Lung cancer illustrates this well. Previously approached as a single disease in clinical trials, it is now understood as a collection of molecularly distinct subtypes. In precision medicine trials for lung cancer, patients are stratified by subtypes such as adenocarcinoma and small cell lung cancer. Each subgroup receives targeted therapies based on specific mutations, often involving EGFR and ALK. Evaluating multiple interventions within a single trial structure improves efficacy and accelerates drug development.
Platform trials represent the most flexible of the three designs. They incorporate multiple therapies and arms within a single, ongoing framework, allowing for seamless adaptation based on interim data. As data is collected, treatment arms may be dropped due to lack of efficacy or safety concerns, while new interventions can be introduced.
A notable example is the STAMPEDE trial, which began in 2005 to evaluate novel treatment strategies for men with high-risk, locally advanced or metastatic prostate cancer. As a multi-arm, multi-stage platform trial, STAMPEDE allows for the continual assessment of new therapies added to standard androgen deprivation therapy. More than 10,000 patients have been enrolled across several research arms, with ineffective treatments removed based on interim failure-free survival analyses.
STAMPEDE illustrates how a platform design anchored in a consistent standard-of-care control group can generate reliable conclusions about new therapies across a large enrolled population — without restarting the trial each time a new arm is added. Evaluating multiple treatment arms within a single, shared control-group framework would require substantially more patients, administrative infrastructure, and elapsed time if pursued through separate sequential trials.
Platform trials have since been applied beyond oncology. The REMAP-CAP trial, designed to evaluate treatments for community-acquired pneumonia, became one of the most prominent examples of adaptive platform design when it was rapidly expanded during the COVID-19 pandemic. Its multi-arm, multi-stage structure allowed new treatment arms to be added and evaluated in near real-time, demonstrating how platform trials can respond to urgent clinical questions while maintaining statistical rigor."
| Trial Type | Focus | Key Characteristic |
|---|---|---|
| Basket | One drug, many diseases | Groups patients by shared molecular alterations. |
| Umbrella | One disease, many drugs | Stratifies patients by specific biomarkers. |
| Platform | One disease, many drugs | Flexible, ongoing design with adaptive arms. |
The growing adoption of these trial designs reflects a broader trend toward more efficient, personalized, and data-responsive research. A 2019 review found that the number of basket, umbrella, and platform trials had increased nearly threefold in just five years. The FDA's 2023 draft guidance on master protocols further signals that regulators are prepared to support these frameworks with clearer pathways for design, analysis, and submission.

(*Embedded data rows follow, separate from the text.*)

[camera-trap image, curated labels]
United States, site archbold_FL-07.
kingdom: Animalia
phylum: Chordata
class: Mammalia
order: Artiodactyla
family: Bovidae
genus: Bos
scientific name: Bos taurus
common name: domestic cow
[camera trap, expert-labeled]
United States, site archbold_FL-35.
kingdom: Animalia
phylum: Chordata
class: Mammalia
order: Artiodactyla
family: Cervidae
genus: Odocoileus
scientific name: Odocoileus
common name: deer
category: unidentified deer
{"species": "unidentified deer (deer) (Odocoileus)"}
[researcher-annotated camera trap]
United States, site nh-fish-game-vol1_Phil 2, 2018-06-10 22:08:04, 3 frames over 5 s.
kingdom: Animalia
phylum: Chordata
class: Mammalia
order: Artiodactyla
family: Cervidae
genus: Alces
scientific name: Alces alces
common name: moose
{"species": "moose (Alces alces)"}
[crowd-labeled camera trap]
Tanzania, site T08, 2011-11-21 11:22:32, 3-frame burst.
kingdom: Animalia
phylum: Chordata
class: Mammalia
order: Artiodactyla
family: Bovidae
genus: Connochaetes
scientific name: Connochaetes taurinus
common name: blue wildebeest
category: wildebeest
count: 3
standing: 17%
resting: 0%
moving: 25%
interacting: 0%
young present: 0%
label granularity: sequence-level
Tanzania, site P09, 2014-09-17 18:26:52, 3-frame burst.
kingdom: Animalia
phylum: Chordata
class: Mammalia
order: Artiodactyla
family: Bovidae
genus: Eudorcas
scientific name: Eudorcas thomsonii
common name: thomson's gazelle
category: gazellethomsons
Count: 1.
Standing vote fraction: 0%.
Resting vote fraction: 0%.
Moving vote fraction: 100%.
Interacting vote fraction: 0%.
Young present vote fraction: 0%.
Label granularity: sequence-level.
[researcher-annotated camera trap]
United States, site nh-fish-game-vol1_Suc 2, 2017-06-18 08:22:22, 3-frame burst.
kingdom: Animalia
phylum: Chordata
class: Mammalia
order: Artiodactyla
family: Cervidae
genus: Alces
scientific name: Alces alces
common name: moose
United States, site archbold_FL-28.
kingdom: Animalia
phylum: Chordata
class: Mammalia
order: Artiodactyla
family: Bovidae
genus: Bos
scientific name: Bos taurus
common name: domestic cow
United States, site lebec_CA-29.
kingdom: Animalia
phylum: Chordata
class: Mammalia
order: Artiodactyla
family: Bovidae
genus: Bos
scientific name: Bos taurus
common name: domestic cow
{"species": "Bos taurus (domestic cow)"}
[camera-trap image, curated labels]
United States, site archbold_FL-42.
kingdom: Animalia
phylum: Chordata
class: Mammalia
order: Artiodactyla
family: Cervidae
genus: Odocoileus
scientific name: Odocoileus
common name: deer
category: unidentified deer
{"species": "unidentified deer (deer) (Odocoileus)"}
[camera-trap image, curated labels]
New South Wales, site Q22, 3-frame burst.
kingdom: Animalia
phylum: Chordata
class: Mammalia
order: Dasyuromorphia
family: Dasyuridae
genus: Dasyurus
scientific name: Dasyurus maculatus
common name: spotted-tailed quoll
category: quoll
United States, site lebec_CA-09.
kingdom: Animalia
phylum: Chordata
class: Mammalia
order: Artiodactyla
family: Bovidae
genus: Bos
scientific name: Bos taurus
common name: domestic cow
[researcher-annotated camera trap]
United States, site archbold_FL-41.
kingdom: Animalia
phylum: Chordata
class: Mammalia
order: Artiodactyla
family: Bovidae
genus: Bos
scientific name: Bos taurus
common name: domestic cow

However, the promise of master protocols depends on the infrastructure behind them. Each design places significant demands on patient identification, biomarker screening, and cohort management. Basket trials require finding patients with shared molecular alterations across different disease populations. Umbrella trials require robust genetic testing workflows to stratify patients into the correct treatment arms. Platform trials require sustained engagement as arms are added or removed over time.
Without coordinated systems for recruitment, genetic testing, and long-term participant engagement, the operational complexity of these designs can offset their scientific advantages. As master protocols become more central to precision medicine, the ability to identify, qualify, and retain the right patients across multiple arms and geographies will increasingly determine whether these trials deliver on their potential.